## Collected data
□ □ □ □ □

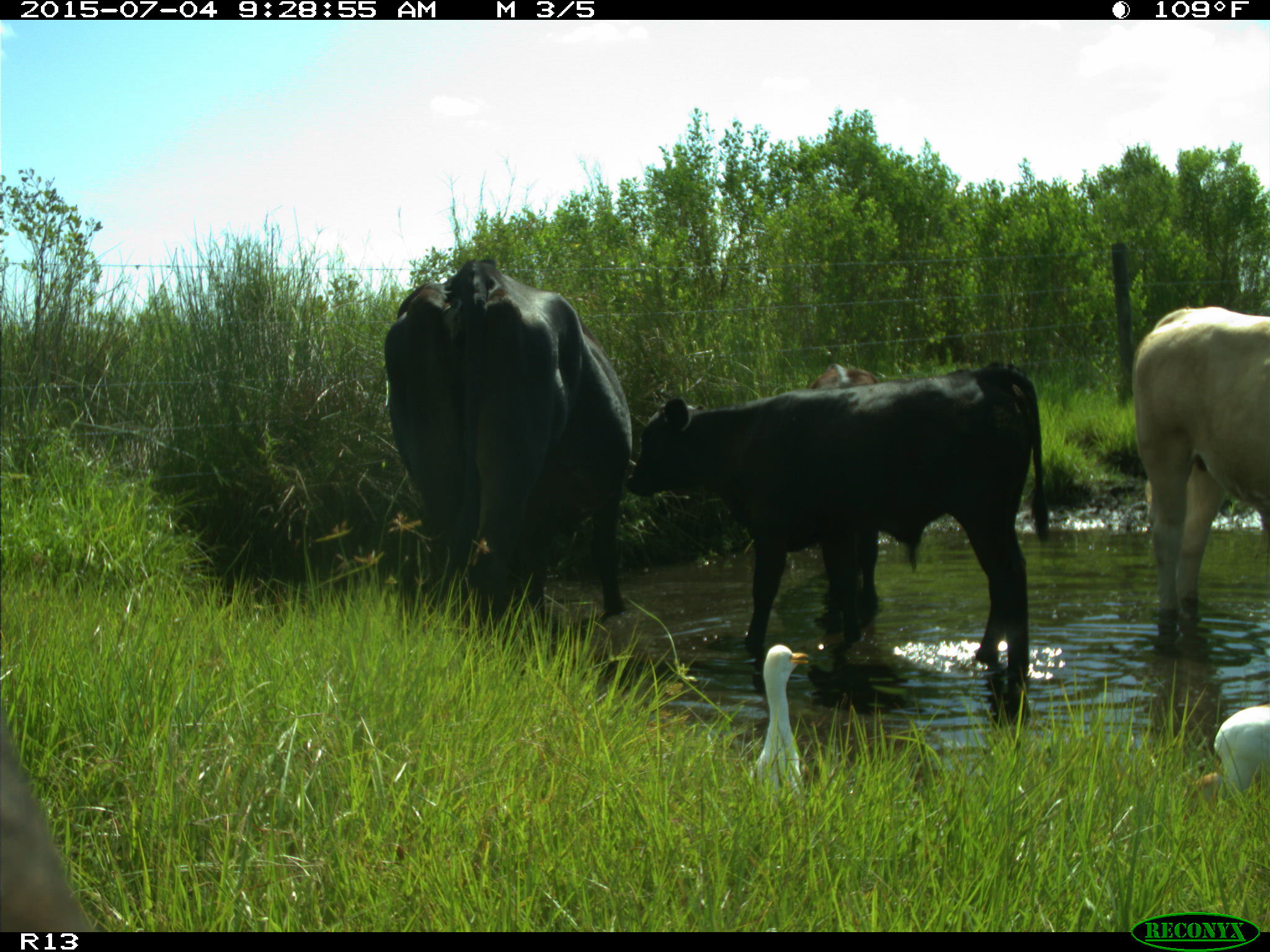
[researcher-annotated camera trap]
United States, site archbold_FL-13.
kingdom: Animalia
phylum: Chordata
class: Mammalia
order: Artiodactyla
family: Bovidae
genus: Bos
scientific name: Bos taurus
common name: domestic cow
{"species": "Bos taurus (domestic cow)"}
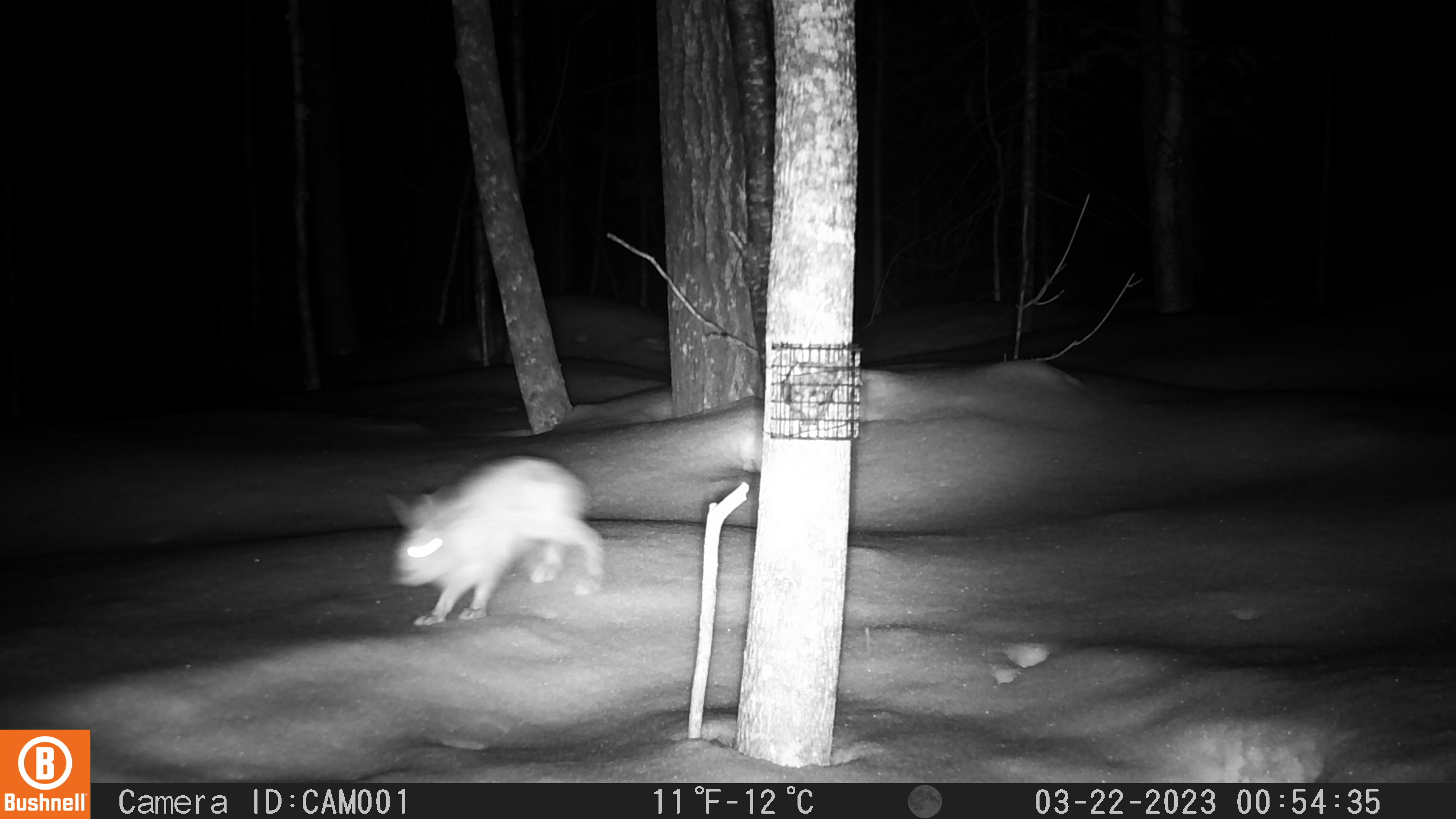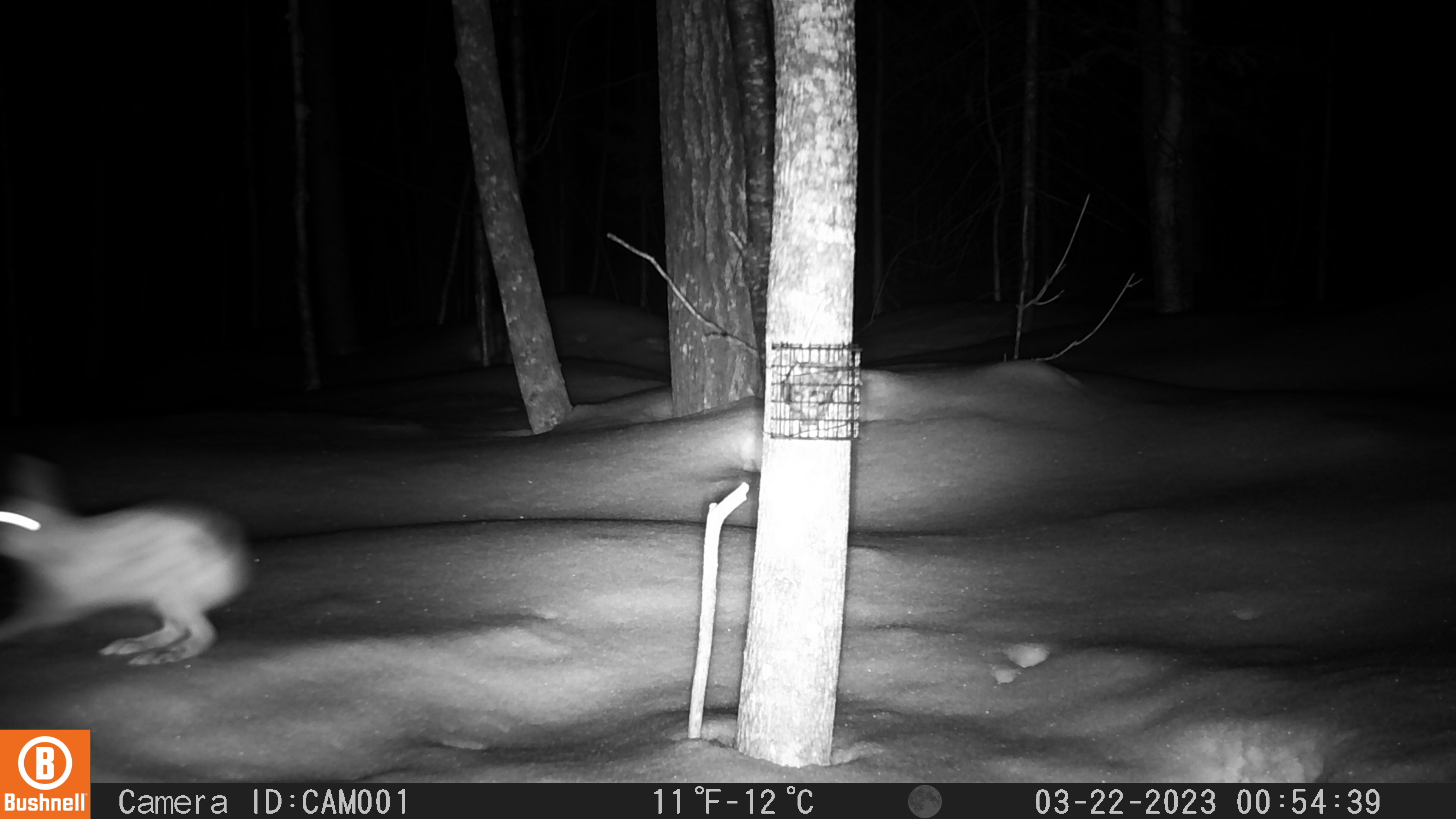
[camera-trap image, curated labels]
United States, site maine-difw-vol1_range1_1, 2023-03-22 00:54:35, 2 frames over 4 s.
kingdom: Animalia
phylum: Chordata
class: Mammalia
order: Lagomorpha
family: Leporidae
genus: Lepus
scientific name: Lepus americanus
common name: snowshoe hare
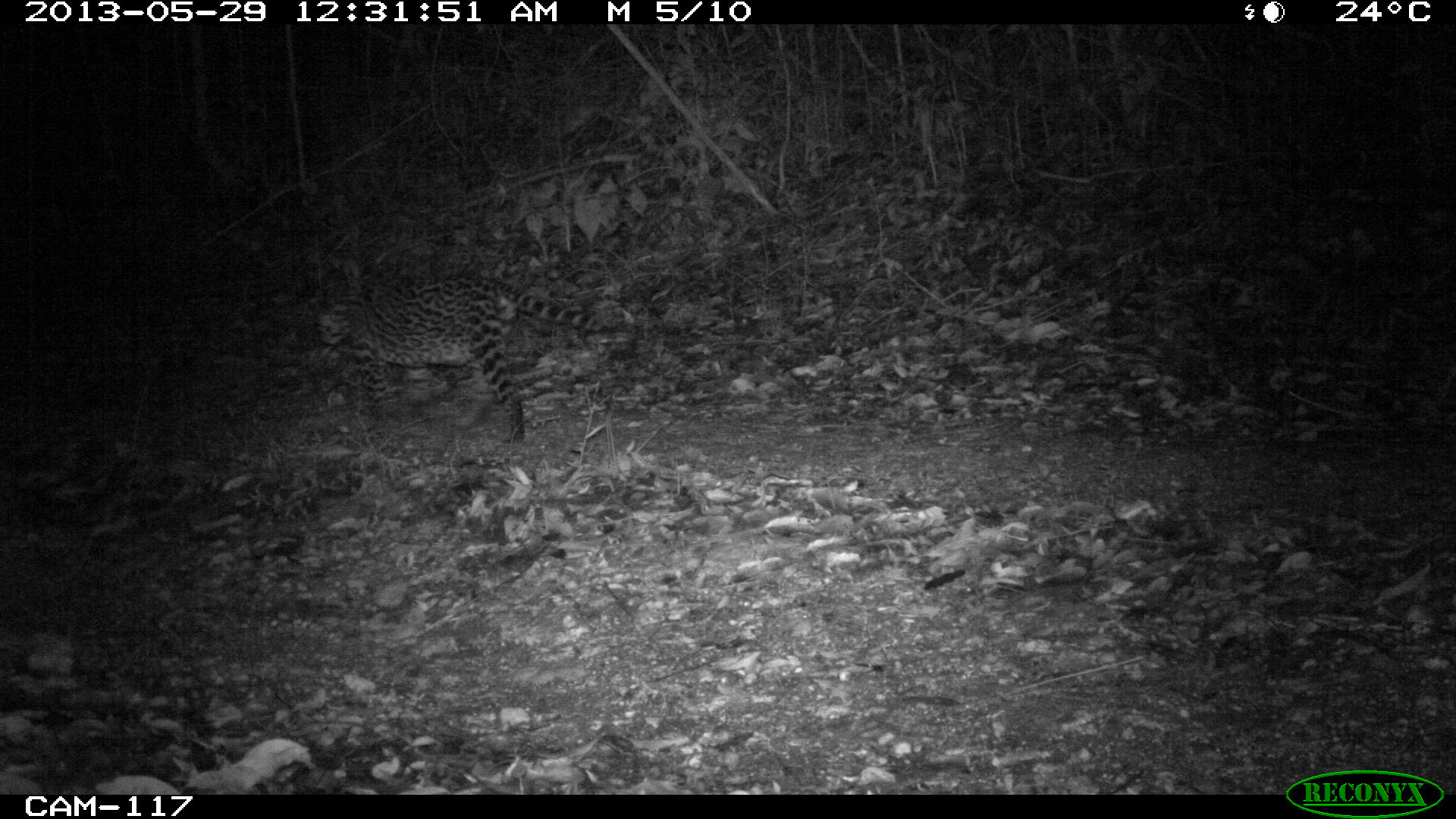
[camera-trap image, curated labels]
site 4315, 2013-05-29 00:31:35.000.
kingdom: Animalia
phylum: Chordata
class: Mammalia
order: Carnivora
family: Felidae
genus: Leopardus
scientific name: Leopardus pardalis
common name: ocelot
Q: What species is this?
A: Leopardus pardalis (ocelot).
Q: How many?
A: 1.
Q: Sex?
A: Female.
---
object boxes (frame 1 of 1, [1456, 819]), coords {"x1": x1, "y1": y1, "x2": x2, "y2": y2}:
leopardus pardalis: {"x1": 311, "y1": 260, "x2": 605, "y2": 446}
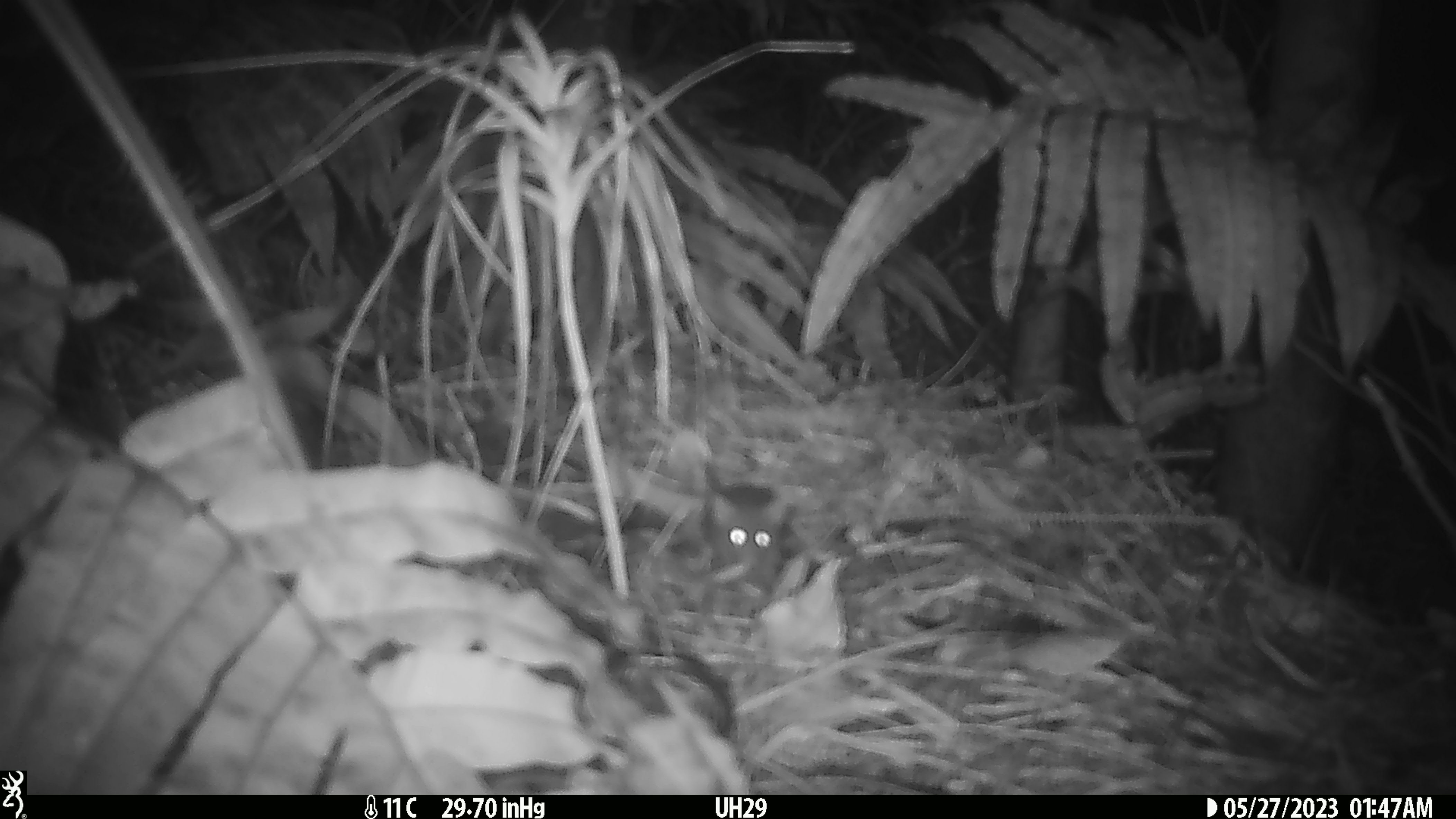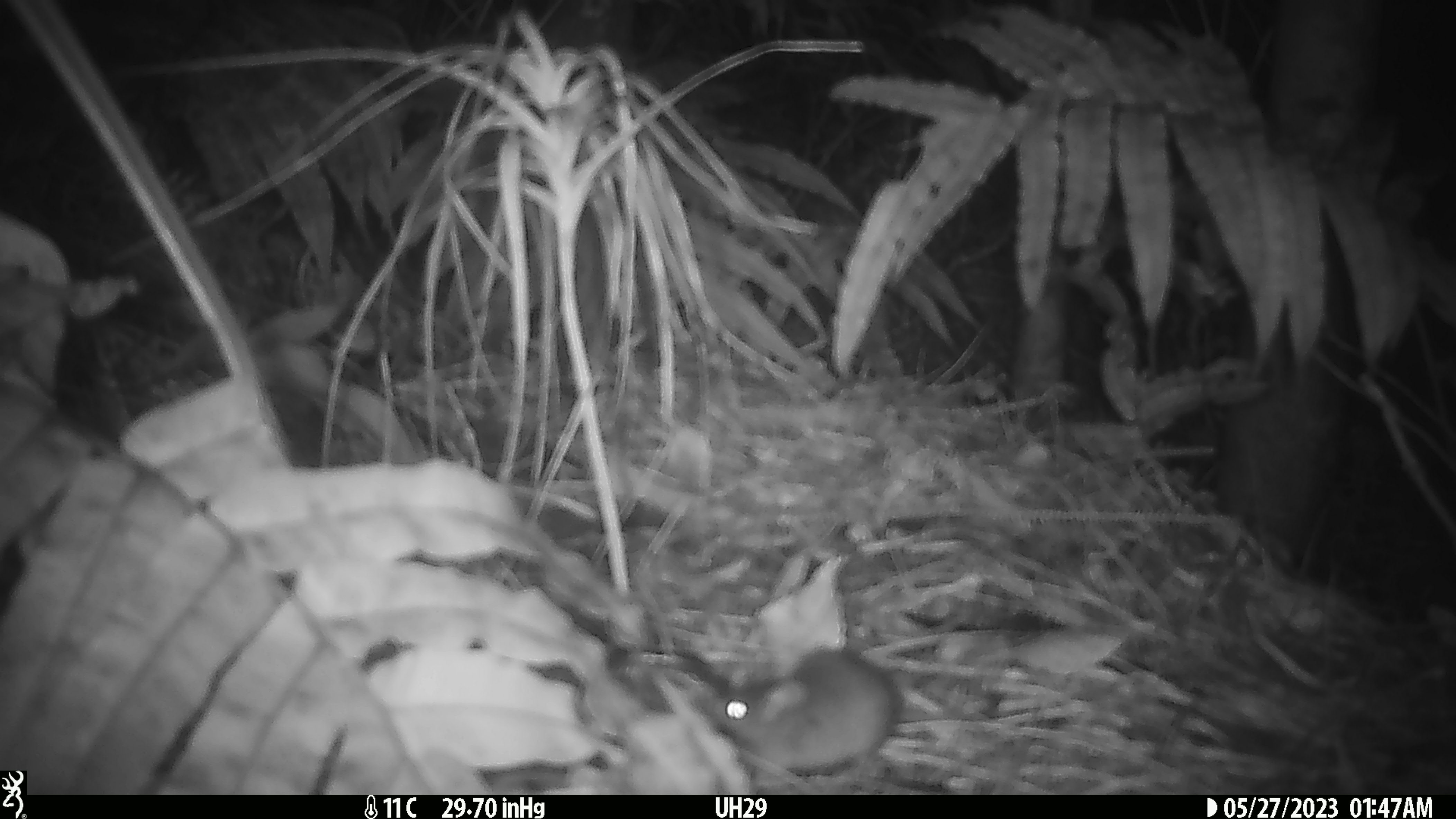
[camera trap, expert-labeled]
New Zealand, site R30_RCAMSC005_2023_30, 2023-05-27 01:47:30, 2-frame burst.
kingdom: Animalia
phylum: Chordata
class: Mammalia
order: Rodentia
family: Muridae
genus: Mus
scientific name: Mus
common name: mouse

□ □ □ □ □

## What you have to do
Leaving aside the images, write out every entry above exactly.

## Final answer
[researcher-annotated camera trap]
United States, site archbold_FL-13.
kingdom: Animalia
phylum: Chordata
class: Mammalia
order: Artiodactyla
family: Bovidae
genus: Bos
scientific name: Bos taurus
common name: domestic cow
{"species": "Bos taurus (domestic cow)"}
[camera-trap image, curated labels]
United States, site maine-difw-vol1_range1_1, 2023-03-22 00:54:35, 2 frames over 4 s.
kingdom: Animalia
phylum: Chordata
class: Mammalia
order: Lagomorpha
family: Leporidae
genus: Lepus
scientific name: Lepus americanus
common name: snowshoe hare
[camera-trap image, curated labels]
site 4315, 2013-05-29 00:31:35.000.
kingdom: Animalia
phylum: Chordata
class: Mammalia
order: Carnivora
family: Felidae
genus: Leopardus
scientific name: Leopardus pardalis
common name: ocelot
Q: What species is this?
A: Leopardus pardalis (ocelot).
Q: How many?
A: 1.
Q: Sex?
A: Female.
---
object boxes (frame 1 of 1, [1456, 819]), coords {"x1": x1, "y1": y1, "x2": x2, "y2": y2}:
leopardus pardalis: {"x1": 311, "y1": 260, "x2": 605, "y2": 446}
[camera trap, expert-labeled]
New Zealand, site R30_RCAMSC005_2023_30, 2023-05-27 01:47:30, 2-frame burst.
kingdom: Animalia
phylum: Chordata
class: Mammalia
order: Rodentia
family: Muridae
genus: Mus
scientific name: Mus
common name: mouse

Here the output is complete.